De bekwame helper is een persoon die, in het kader van een beroep (bv. leerkracht lager onderwijs) of een vrijwilligersactiviteit, uitgeoefend buiten een zorgvoorziening, gehouden is een patiënt te verzorgen en die, volgens een door een arts of een verpleegkundige[3] opgestelde procedure of zorgplan, van deze laatste de toelating krijgt om, in het kader van hulp bij het dagelijks leven, bij deze welbepaalde patiënt één of meer technisch-verpleegkundige verstrekkingen[4] uit te oefenen[5].
Bij koninklijk besluit dient een lijst te worden opgesteld van de betreffende technische verstrekkingen, de voorwaarden voor de uitoefening en de instructie- of opleidingsvoorwaarden die voor deze toelating vereist.[6]
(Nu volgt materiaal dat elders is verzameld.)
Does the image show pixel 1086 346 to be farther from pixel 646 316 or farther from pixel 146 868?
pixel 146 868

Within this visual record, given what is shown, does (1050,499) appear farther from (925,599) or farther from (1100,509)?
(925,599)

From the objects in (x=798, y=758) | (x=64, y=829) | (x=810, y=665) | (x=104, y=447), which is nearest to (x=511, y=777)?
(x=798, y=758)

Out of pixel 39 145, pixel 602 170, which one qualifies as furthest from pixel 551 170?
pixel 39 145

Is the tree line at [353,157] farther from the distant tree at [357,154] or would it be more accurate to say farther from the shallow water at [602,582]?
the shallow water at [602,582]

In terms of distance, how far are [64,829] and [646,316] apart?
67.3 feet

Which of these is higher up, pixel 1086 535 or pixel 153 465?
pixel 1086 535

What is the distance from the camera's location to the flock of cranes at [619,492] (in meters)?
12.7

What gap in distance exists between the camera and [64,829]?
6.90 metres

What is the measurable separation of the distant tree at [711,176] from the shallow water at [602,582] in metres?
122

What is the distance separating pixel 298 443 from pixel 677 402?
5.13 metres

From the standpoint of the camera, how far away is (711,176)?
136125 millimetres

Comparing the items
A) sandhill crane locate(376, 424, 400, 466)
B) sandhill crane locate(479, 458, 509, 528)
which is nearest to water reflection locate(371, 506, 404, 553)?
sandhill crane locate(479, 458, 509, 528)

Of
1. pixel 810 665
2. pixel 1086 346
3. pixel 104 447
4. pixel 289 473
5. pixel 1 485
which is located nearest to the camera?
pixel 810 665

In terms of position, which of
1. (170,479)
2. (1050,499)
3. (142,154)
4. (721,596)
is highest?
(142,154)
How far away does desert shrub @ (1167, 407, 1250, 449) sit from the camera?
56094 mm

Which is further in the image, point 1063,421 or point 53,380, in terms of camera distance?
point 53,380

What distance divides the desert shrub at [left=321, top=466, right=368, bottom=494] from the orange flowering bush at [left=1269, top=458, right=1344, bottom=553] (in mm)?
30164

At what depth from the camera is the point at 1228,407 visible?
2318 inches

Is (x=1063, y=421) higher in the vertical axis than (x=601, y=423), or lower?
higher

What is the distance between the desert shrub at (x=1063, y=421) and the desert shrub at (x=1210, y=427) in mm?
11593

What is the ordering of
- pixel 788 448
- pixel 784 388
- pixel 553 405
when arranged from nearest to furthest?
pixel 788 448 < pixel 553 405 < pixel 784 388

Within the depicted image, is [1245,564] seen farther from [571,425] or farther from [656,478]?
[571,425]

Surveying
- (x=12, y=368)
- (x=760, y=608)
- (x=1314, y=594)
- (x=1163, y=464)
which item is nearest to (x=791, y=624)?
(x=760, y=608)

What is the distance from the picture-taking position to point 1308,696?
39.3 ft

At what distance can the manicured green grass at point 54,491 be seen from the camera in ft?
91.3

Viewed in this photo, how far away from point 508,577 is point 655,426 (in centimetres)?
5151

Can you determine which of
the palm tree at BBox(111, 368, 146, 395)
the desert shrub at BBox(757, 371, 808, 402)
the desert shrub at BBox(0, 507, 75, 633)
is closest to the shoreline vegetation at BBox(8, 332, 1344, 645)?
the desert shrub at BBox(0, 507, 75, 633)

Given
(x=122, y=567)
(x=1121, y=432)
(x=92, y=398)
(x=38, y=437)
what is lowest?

Voornoemde wet treedt in werking op een nog later te bepalen datum bij koninklijk besluit.[7]
De regeling van de bekwame helper dreigt evenwel voor administratieve overlast te zorgen bij artsen en verpleegkundigen. Voor relatief eenvoudige handelingen zou immers telkens een schriftelijke toelating nodig zijn van een arts of een verpleegkundige. Daarom heeft de minister van Sociale Zaken en Volksgezondheid een ontwerp van koninklijk besluit voorgesteld met betrekking tot “activiteiten die behoren tot het dagelijks leven” waarvoor geen voorafgaande instructie nodig is, mits respect van de voorwaarden die zijn opgenomen in het ontwerpbesluit.[8]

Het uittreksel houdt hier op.